## To do
Extract every line of the items that contains the string "instances". Case counts.

══ Stored records ══

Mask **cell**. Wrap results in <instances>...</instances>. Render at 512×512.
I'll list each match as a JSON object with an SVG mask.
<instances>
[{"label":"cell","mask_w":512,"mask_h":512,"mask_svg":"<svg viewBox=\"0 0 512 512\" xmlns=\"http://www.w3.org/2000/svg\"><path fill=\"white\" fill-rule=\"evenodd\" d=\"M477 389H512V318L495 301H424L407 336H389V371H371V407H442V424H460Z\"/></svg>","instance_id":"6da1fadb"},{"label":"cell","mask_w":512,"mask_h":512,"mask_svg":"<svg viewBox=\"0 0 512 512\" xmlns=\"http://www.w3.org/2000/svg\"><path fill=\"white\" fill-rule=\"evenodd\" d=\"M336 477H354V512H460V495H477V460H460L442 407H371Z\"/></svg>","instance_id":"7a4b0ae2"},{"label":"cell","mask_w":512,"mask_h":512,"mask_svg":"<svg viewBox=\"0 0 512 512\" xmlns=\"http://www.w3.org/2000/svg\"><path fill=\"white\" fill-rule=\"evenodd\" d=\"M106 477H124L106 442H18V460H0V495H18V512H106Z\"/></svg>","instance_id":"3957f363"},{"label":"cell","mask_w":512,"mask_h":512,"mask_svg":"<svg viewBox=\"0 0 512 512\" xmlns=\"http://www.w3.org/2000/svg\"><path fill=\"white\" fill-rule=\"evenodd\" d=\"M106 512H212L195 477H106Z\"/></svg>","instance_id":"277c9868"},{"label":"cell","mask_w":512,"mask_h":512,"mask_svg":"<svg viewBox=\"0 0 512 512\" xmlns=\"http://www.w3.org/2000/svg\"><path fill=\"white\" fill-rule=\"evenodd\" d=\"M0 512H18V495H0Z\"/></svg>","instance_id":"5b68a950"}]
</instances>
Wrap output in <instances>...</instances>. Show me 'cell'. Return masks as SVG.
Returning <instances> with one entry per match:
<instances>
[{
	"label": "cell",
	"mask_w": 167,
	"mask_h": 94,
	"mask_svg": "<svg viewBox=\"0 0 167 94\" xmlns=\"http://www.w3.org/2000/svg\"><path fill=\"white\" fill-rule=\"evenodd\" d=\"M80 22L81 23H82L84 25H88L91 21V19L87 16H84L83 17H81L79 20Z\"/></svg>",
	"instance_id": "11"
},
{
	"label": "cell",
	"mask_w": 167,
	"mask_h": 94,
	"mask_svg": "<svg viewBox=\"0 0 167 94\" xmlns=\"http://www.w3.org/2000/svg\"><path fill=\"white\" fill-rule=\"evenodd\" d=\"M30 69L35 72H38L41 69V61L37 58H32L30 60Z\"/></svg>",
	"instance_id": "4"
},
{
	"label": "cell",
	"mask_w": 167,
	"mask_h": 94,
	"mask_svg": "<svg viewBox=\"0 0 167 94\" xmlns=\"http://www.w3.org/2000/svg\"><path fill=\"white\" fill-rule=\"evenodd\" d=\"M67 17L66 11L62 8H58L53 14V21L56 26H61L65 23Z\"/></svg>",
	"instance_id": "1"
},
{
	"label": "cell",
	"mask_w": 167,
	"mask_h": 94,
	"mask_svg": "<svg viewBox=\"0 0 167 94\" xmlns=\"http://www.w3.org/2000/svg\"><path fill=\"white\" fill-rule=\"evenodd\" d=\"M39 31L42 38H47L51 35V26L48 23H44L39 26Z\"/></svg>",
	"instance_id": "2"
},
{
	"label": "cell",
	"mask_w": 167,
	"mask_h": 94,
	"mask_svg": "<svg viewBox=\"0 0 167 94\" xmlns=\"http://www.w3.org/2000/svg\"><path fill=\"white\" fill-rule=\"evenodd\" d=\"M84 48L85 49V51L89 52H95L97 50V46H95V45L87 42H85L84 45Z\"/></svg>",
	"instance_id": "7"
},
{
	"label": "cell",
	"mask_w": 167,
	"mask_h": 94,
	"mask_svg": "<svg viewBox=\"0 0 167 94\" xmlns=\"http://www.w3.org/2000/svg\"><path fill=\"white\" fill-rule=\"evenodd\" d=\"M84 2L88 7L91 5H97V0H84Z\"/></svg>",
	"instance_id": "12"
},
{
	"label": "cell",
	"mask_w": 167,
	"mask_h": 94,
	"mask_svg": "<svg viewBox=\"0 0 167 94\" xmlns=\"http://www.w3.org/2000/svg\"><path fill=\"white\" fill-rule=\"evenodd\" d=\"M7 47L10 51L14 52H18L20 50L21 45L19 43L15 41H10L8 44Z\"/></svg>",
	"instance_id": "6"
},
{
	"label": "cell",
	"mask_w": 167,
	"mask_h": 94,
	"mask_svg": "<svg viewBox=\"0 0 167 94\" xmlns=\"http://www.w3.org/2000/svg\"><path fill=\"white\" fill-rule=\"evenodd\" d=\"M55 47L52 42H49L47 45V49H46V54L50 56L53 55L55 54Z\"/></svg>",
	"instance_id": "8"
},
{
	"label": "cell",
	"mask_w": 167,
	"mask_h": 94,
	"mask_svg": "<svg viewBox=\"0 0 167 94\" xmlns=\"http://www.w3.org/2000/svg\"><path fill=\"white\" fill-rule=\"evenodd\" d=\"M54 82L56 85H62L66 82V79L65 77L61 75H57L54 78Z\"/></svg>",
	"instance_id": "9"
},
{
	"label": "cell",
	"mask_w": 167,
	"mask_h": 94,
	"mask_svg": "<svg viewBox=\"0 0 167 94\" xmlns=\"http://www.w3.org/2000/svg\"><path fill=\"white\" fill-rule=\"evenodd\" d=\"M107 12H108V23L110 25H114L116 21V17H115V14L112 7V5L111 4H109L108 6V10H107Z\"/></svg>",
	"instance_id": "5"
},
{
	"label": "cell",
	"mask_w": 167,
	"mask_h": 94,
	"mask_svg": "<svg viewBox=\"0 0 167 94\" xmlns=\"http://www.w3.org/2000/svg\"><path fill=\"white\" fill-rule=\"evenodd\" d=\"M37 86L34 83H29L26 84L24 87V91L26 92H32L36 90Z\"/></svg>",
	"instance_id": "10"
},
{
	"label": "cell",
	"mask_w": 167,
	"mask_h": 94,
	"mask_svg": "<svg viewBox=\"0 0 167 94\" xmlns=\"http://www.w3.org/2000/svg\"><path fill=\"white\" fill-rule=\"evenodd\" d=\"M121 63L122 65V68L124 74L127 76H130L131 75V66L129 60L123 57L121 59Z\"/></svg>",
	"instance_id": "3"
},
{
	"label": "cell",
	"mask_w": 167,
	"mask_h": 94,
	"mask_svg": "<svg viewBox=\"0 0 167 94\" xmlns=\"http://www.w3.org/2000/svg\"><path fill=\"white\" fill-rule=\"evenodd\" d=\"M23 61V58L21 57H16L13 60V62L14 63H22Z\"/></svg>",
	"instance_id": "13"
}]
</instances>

═══

## Written answer
Mask **cell**. Wrap results in <instances>...</instances>. Render at 512×512.
<instances>
</instances>
Wrap output in <instances>...</instances>. Show me 'cell'. Return masks as SVG.
Returning <instances> with one entry per match:
<instances>
</instances>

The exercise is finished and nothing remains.